8/02/2017
Amazon Counters HBO's 'Confederate' With Reparations Series, 'Black America'
As HBO continues to dodge the shrapnel from Confederate, their upcoming series from the Game of Thrones showrunners about an alternate history when the Union has seceded and continued to implement slavery, Amazon has decided to piggyback on the controversy. A few months ago news came out about a mysterious new series that would team ultra successful producer Will Packer (Ride Along, Girls Trip) and Aaron McGruder (The Boondocks). Well, that series has now been revealed to be Black America, and the details were spread yesterday as a total jack move against HBO.
Imagining a similar scenario from a different angle, Black America imagines a post-Civil War future in which African-Americans have secured the southern states as reparations for slavery. Ooooh boy. Check out the synopsis according to Deadline:
It envisions an alternate history where newly freed African Americans have secured the Southern states of Louisiana, Mississippi and Alabama post-Reconstruction as reparations for slavery, and with that land, the freedom to shape their own destiny. The sovereign nation they formed, New Colonia, has had a tumultuous and sometimes violent relationship with its looming “Big Neighbor,” both ally and foe, the United States. The past 150 years have been witness to military incursions, assassinations, regime change, coups, etc. Today, after two decades of peace with the U.S. and unprecedented growth, an ascendant New Colonia joins the ranks of major industrialized nations on the world stage as America slides into rapid decline. Inexorably tied together, the fate of two nations, indivisible, hangs in the balance.
So this promises to be just as controversial, just with a different group of people. Reparations remain a hot button issue and a goal for certain activist groups, but as you probably guessed it's met with a lot of opposition.
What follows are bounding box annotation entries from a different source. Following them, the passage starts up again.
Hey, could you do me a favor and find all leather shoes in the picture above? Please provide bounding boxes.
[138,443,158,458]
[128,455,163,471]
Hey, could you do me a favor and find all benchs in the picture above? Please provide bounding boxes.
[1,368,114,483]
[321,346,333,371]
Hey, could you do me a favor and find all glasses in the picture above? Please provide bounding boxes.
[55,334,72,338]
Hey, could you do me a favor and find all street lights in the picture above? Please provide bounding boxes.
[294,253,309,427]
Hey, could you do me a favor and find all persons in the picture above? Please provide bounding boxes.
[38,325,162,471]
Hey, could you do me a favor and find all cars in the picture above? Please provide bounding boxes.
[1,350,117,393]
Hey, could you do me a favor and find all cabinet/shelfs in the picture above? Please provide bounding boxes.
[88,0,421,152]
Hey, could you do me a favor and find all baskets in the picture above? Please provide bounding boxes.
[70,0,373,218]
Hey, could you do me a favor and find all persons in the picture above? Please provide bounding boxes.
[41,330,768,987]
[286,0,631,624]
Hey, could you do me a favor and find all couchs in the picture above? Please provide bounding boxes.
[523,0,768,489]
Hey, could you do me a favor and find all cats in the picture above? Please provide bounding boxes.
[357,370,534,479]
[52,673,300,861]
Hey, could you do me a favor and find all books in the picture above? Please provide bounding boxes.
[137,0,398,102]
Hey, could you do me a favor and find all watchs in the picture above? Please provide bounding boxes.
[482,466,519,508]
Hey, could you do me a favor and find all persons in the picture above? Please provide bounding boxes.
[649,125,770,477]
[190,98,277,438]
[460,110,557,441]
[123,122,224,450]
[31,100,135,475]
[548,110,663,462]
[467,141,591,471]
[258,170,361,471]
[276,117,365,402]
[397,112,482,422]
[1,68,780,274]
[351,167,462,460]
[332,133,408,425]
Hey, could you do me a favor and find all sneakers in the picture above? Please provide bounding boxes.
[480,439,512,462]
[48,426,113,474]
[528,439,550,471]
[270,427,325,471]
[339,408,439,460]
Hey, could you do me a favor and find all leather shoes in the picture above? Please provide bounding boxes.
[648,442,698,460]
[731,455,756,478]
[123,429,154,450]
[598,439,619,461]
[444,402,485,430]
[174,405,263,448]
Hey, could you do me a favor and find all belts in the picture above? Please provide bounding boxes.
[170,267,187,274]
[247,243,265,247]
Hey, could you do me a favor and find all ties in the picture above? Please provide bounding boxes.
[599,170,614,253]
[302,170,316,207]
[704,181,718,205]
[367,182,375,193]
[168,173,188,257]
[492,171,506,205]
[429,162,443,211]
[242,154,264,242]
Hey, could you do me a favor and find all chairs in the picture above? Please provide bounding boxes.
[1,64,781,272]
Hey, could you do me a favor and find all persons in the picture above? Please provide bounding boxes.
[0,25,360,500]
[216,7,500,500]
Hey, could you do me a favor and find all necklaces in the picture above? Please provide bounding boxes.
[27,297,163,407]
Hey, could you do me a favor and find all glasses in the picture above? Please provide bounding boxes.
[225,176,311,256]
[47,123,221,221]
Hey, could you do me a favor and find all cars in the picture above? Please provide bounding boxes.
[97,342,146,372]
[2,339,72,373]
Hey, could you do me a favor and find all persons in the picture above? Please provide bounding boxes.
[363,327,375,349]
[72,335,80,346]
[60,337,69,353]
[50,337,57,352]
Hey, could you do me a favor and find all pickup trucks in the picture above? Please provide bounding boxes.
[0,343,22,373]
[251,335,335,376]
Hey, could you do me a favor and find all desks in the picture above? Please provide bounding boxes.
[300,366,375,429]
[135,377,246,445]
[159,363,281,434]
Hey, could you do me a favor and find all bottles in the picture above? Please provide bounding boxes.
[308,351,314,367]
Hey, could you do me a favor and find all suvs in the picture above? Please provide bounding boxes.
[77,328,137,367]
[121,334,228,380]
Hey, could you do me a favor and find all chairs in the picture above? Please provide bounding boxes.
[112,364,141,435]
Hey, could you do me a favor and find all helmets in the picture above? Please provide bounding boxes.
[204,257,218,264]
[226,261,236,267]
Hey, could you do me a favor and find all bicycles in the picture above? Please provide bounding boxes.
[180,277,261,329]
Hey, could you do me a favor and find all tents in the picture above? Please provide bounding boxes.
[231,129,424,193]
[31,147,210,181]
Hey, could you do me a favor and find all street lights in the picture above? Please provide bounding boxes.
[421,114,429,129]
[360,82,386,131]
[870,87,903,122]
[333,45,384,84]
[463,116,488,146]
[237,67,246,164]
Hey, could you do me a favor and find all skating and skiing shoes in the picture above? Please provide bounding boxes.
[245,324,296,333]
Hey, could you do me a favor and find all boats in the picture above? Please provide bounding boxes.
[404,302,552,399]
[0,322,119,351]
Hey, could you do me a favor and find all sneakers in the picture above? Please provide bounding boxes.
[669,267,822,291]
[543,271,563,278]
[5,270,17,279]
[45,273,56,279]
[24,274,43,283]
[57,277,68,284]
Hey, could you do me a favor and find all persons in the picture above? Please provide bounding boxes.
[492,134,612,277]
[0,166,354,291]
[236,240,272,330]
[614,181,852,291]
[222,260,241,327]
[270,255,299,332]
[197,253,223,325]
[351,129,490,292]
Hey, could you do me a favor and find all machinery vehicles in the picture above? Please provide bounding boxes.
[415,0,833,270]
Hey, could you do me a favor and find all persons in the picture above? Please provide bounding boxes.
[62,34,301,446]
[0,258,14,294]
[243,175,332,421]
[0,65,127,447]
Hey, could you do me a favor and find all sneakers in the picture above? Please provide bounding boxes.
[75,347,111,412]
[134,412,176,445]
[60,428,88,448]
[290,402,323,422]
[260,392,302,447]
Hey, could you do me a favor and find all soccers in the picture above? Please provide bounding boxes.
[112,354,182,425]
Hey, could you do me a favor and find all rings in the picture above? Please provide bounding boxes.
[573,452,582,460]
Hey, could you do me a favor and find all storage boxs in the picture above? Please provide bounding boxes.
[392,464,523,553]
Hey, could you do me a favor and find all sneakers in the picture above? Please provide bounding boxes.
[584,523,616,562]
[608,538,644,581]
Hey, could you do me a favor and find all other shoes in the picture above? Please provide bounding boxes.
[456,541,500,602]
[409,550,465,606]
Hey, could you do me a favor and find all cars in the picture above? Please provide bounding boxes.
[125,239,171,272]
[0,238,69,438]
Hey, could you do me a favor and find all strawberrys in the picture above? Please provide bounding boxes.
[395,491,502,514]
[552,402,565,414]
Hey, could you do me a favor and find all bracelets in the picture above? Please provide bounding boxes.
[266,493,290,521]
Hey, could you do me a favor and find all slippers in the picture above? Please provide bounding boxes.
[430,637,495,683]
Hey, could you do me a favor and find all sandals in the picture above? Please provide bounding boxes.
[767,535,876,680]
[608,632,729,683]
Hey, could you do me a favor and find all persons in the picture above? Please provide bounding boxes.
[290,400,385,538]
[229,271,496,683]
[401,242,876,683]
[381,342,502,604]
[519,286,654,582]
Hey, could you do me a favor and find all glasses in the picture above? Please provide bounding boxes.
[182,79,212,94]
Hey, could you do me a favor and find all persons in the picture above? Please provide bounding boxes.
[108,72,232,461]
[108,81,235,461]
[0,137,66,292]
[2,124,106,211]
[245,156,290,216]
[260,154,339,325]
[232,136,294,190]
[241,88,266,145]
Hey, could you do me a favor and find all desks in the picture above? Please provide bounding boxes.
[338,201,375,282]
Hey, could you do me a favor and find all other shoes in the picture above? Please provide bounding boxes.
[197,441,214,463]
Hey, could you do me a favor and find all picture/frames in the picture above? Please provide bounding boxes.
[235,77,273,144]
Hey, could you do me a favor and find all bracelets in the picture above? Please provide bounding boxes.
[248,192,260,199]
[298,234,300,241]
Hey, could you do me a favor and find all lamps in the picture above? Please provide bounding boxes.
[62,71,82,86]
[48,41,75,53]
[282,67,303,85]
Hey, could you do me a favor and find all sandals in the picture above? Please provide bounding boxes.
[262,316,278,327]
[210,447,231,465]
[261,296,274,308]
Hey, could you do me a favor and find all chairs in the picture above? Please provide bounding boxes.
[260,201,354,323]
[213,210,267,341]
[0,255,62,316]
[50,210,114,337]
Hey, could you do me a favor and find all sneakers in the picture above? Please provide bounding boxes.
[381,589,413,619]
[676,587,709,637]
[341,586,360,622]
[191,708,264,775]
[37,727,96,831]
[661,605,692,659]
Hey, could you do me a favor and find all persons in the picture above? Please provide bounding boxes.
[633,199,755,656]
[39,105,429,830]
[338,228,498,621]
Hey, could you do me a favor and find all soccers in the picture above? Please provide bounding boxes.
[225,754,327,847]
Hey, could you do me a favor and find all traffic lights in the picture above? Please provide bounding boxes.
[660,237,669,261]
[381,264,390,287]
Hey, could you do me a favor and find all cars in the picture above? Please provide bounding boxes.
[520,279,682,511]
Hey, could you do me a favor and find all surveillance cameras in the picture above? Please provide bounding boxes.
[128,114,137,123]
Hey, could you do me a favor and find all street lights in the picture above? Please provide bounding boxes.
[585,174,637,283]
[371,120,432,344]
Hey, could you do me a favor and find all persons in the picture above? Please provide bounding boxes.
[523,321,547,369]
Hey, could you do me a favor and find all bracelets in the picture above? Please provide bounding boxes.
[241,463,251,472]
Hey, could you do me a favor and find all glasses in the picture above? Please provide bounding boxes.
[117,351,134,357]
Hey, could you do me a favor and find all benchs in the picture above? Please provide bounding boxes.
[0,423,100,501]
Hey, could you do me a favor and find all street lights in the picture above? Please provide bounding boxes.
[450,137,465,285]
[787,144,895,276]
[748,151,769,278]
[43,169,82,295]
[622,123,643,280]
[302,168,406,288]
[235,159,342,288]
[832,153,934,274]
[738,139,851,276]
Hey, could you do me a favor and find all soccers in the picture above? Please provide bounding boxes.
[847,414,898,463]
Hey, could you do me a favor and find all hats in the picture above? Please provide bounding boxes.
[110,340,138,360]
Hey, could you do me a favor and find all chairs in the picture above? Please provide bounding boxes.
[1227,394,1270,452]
I'm intrigued by those who praise this series but railed against Confederate. Both bend history to create a different, potentially entertaining premise with a ton of storyline potential. If it's simply a matter of disliking Confederate because it imagines the continuation of the most repugnant part of our history, then I think that's probably a narrow-minded way of looking at it. Both shows have the potential to, and probably will, go down a repellant path at some point. I look at them as flip sides of a coin, and I'm interested in seeing where both shows go in the long term.